Each line in the material below, starting at the one that contains "تابو: آزار جنسی و تابوی سخن گفتن از آن" and ending at the one that contains "Appareil photo reflex", should be repeated exactly; the pictures should not.

Records shown.
== == ==
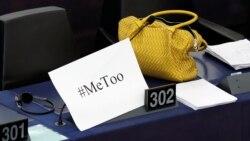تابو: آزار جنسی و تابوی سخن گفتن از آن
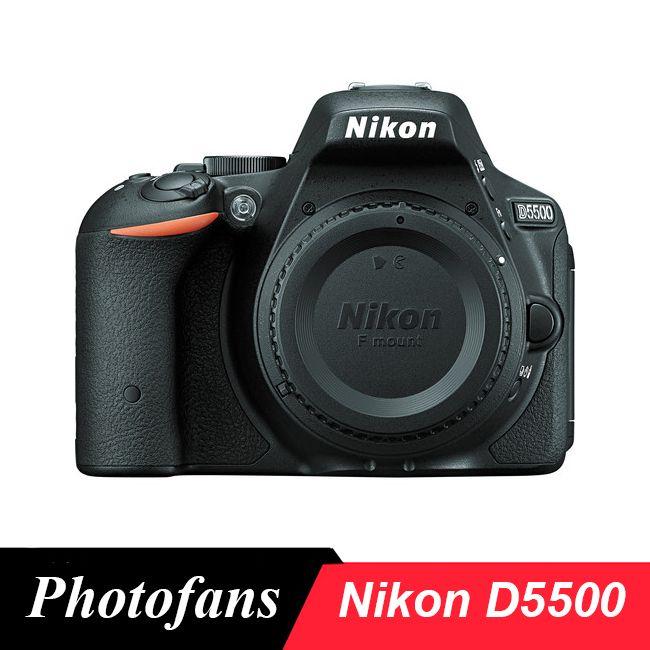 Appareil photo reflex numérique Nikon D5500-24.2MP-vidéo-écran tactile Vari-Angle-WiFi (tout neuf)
== == ==
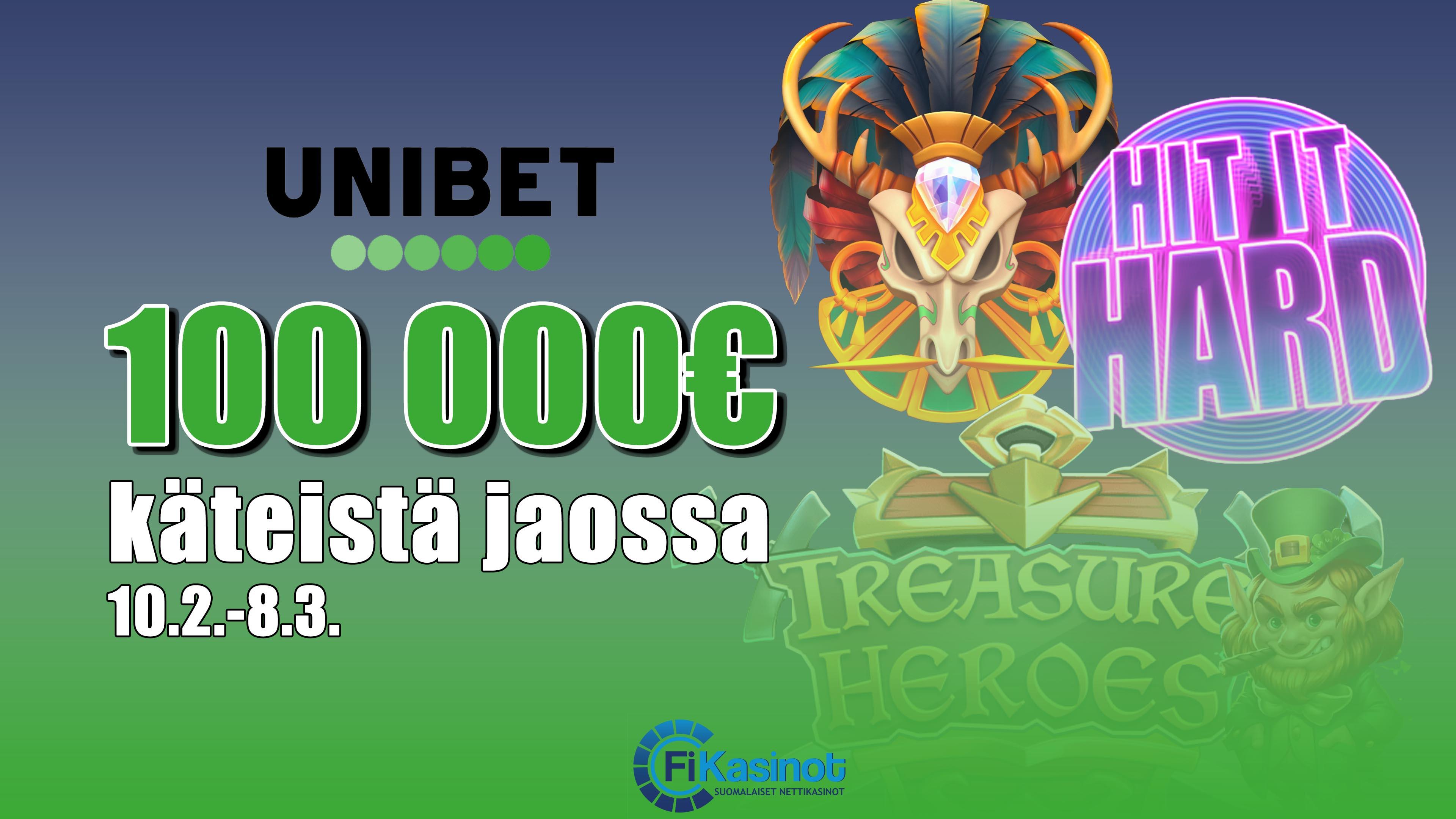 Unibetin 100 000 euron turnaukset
== == ==
Solution to the problem.
تابو: آزار جنسی و تابوی سخن گفتن از آن
 Appareil photo reflex numérique Nikon D5500-24.2MP-vidéo-écran tactile Vari-Angle-WiFi (tout neuf)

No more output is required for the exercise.